Agree with this on every single level. Don’t get why the number one skill discussed on this site is being able to knockout an lbo model in 60 min. Any average business student that understands the financial statements will be proficient at modeling after a few reps.

Cb is def a great niche gig, plenty of front office client interaction and things to learn regarding your industry coverage. You are responsible for the entire client relationship. WLB/pay ratio is solid IMO compared to IB.

 
Controversial

Agree with some of this post but a lot of what you're saying is just flat out wrong, coming as someone who's worked in both IB and CB.

Firstly your comp figures are way off - even a bottom bucket IB analyst at my BB would make more all-in than the top analysts in corporate banking. Base is also not necessarily the same as IB - depends on the bank.

The learning aspect is also objectively inferior in corporate banking - a lot (over 50% of your time) is spent on KYC and refreshing credit docs. While I agree there is still a decent amount of process work in IB, it's nowhere near as bad. The deal exposure you mention is also surface level - at my bank there are specific teams focused on sustainable financing, DCM, etc. so the analysts in those teams are going to be taking the lead leaving the corporate banking analysts with the boring process work.

You seem to also have pulled that 'pulling c.$400k a year by your 30s' number out of your ass - not sure what position you're equating this to but no corporate banking VP is making $400k unless it's been a ridiculously good year and you're up for promotion.

It's misleading for folks who haven't been in the industry to say all this and then top it off by claiming that the job has zero stress with 40 hour weeks - the corp banking folks at my firm average ~60 hours even at the more senior levels.

 

I personally know a JPM corp banking VP that made $400k.

In fact, I know a JPM Corporate Client Banking VP that made $450k, and they typically make less than Corp Banking which is in the investment bank. 

EDIT: Hilarious I'm getting monkey shit when I've literally seen the compensation letter. In no way am I saying it's typical for CB guys to make as much as IB. But there's so much misinformation spread about the ceiling of corporate bankers. 

 

This is false.

What idiots in this forum don't realize is MANY former IB professionals fold into CB coverage roles, earning just as much as IB counterparts. JPMorgan and Morgan Stanley type banks do this. They literally source deals in some cases so of course they are making real dollars. 

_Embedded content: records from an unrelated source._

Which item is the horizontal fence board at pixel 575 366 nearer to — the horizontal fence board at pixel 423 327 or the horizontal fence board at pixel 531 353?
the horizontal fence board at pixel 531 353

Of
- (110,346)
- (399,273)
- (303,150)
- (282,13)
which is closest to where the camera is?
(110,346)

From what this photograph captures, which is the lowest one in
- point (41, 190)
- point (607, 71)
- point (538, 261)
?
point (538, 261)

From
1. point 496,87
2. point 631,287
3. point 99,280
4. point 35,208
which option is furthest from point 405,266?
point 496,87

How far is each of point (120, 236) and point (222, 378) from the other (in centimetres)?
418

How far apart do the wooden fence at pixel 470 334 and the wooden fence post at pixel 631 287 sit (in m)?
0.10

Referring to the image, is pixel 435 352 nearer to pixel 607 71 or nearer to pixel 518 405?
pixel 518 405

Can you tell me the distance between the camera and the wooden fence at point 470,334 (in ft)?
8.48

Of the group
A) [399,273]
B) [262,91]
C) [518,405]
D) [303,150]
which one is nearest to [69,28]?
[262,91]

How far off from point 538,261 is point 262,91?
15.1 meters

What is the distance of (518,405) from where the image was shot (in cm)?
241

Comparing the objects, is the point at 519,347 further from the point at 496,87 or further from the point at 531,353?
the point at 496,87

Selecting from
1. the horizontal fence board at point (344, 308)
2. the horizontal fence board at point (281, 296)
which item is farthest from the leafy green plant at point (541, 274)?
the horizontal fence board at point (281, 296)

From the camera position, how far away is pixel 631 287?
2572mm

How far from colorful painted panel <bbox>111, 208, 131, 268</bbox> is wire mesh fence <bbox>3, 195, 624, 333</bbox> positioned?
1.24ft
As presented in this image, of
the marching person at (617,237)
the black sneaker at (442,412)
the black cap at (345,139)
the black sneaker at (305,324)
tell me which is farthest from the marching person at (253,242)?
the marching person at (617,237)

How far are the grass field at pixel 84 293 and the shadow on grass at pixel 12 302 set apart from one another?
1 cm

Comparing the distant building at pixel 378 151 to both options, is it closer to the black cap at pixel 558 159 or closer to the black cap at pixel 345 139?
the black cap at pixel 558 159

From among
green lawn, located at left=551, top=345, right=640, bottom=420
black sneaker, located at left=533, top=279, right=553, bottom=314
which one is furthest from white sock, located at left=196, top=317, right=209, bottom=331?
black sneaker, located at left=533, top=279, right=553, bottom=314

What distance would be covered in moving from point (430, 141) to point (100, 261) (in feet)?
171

MD in my smaller international IB with a CB arm makes a couple million a year easily because he literally can source deals. 

 

Lots of good info posted here. I also want to reiterate one thing:

RAISE your hand if you want to model. At my BB, if the model is not super “complex” (like a large acquisition financing or something), the IB folks are more than happy to let one of the CB analysts work on the model. It helps you gain the experience and also takes something off of their plate so it’s a win/win for everyone, assuming you’ve proven that you aren’t going to fuck anything up. You obviously won’t be modeling on every transaction, but the opportunities will be there if you speak up.

Exit opps: I had opportunities to switch internally to DCM, and I saw many Analysts do this. This opportunity is not available to everyone so be sure to be a top Analyst in your group. Also had opportunities to go to lower MM PE (less common, but possible), direct lending, private credit, Corporate Banking at mid-sized banks, and DCM at smaller banks (like the Mizuho’s of the world).

 

Some people are shocked that IB is not the end all be all of high paying financial careers.  I'm <2 years in, and while my comp package isn't quite as high as my IB peers (who are likely making 180k as second-year analysts), I am MORE than happy to be making ~165k in MCOL working 40-50hrs.  IB is just the "easy" path to high pay.  If you look hard enough and luck out, you can make 90% of the money for 50% of the hours, even if the job isn't as "sexy".